### Instructions for the task:
If a line in the listing includes the word "taurus", copy it out.

### Records to process:
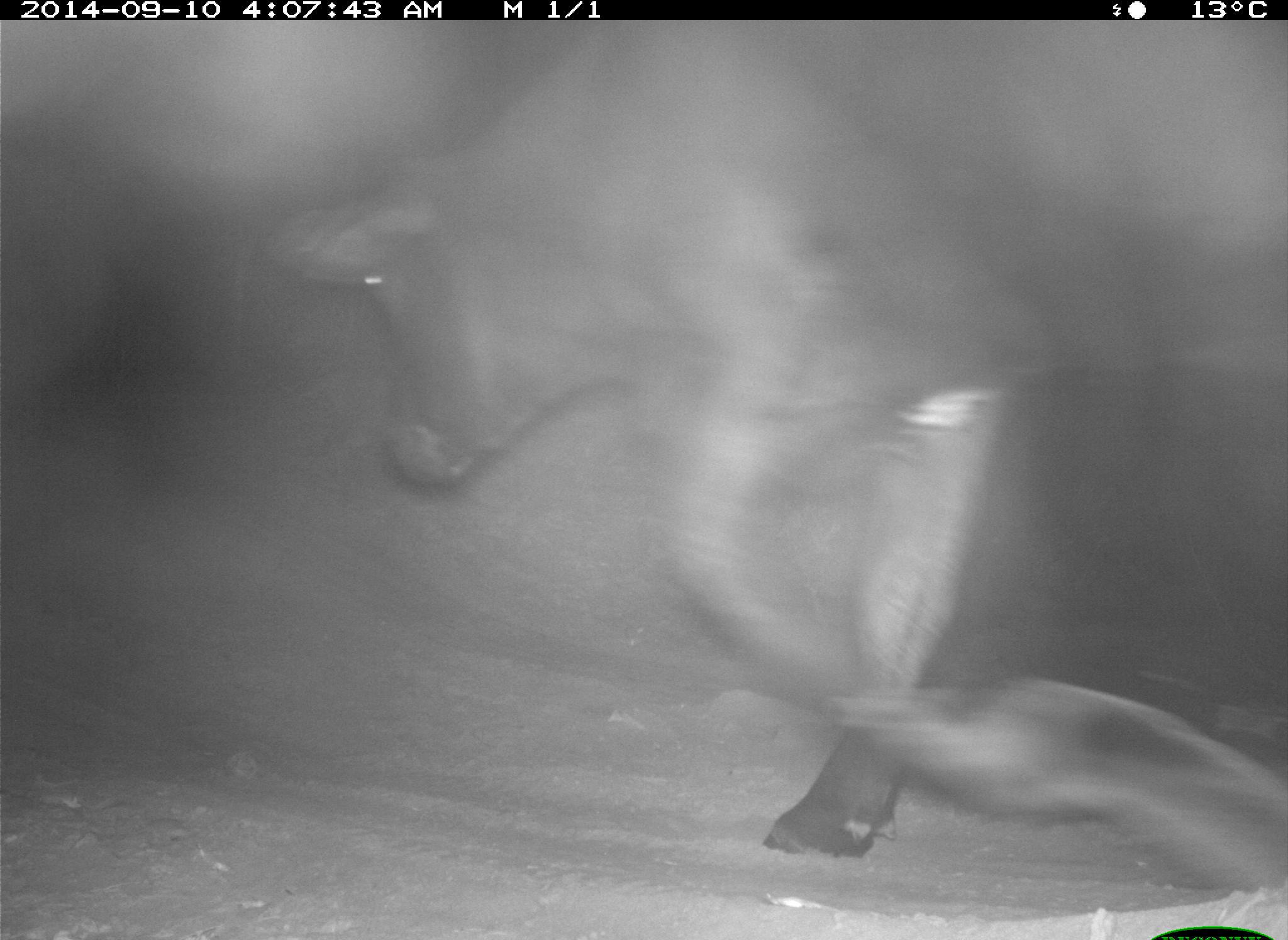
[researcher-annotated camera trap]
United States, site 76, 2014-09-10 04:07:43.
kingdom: Animalia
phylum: Chordata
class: Mammalia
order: Artiodactyla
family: Bovidae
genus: Bos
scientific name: Bos taurus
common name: cow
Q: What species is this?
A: Cow (Bos taurus).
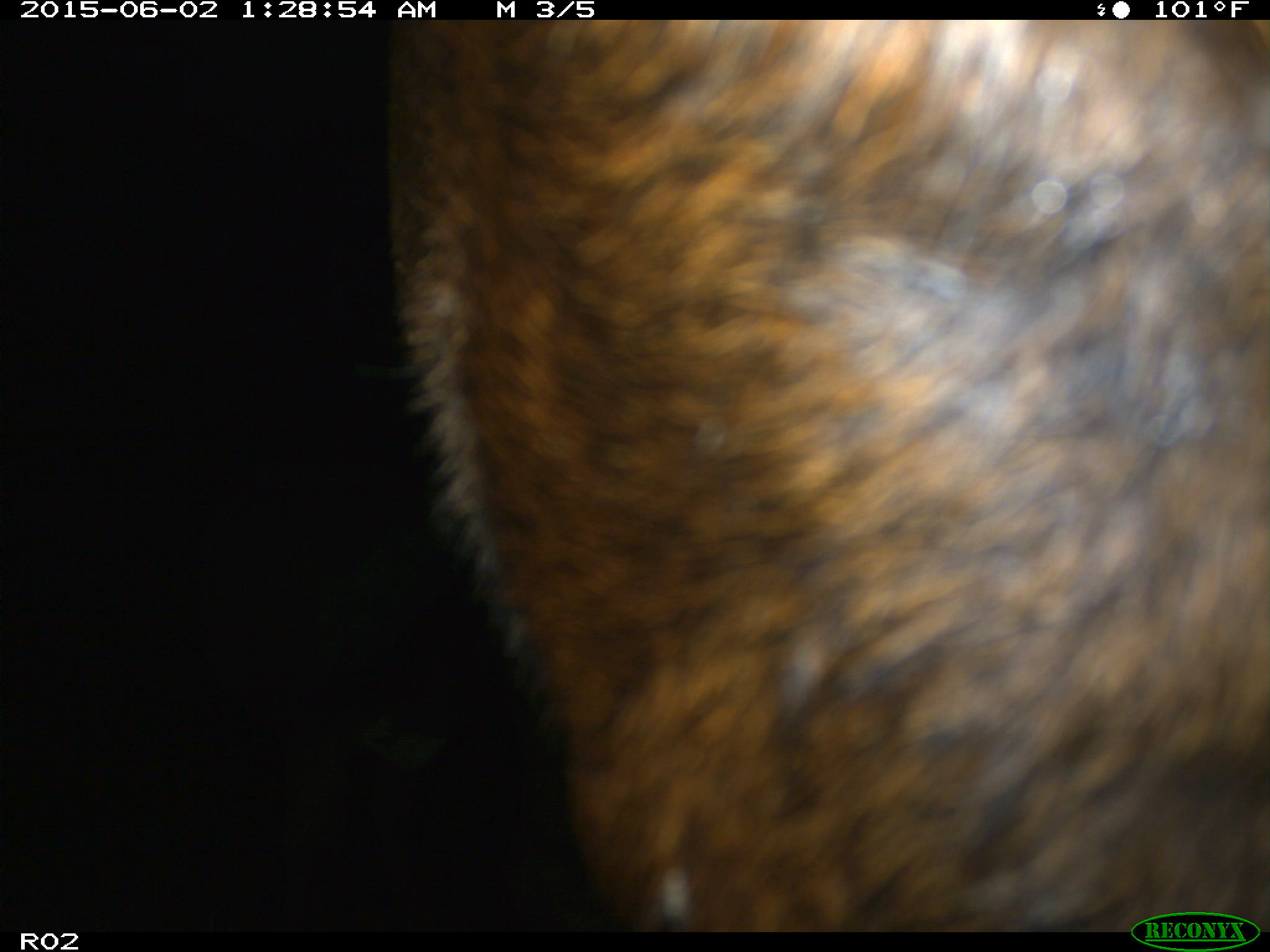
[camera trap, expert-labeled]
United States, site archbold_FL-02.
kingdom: Animalia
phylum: Chordata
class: Mammalia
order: Artiodactyla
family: Bovidae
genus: Bos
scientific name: Bos taurus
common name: domestic cow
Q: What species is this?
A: Bos taurus (domestic cow).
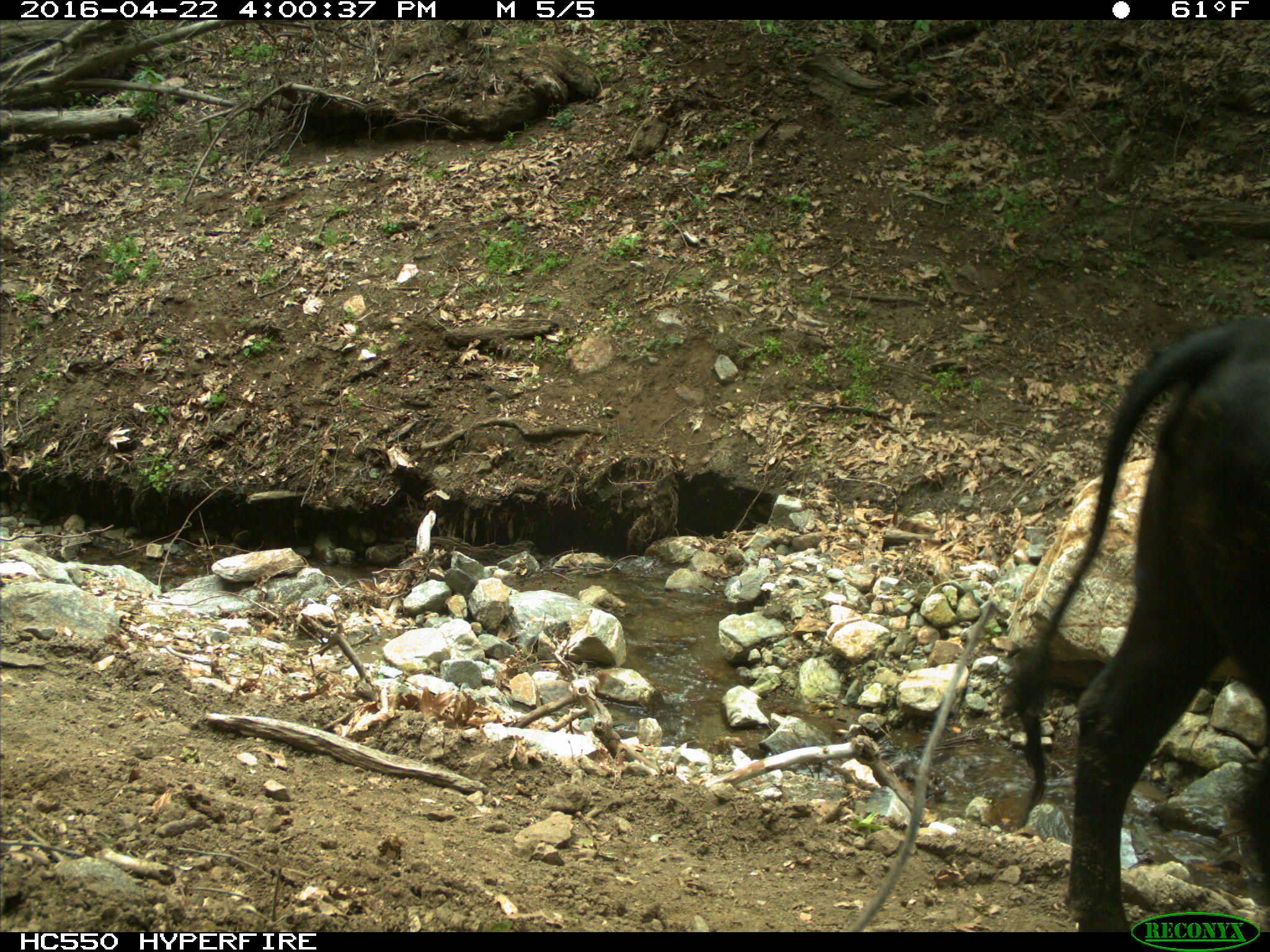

### Reply:
scientific name: Bos taurus
A: Cow (Bos taurus).
scientific name: Bos taurus
A: Bos taurus (domestic cow).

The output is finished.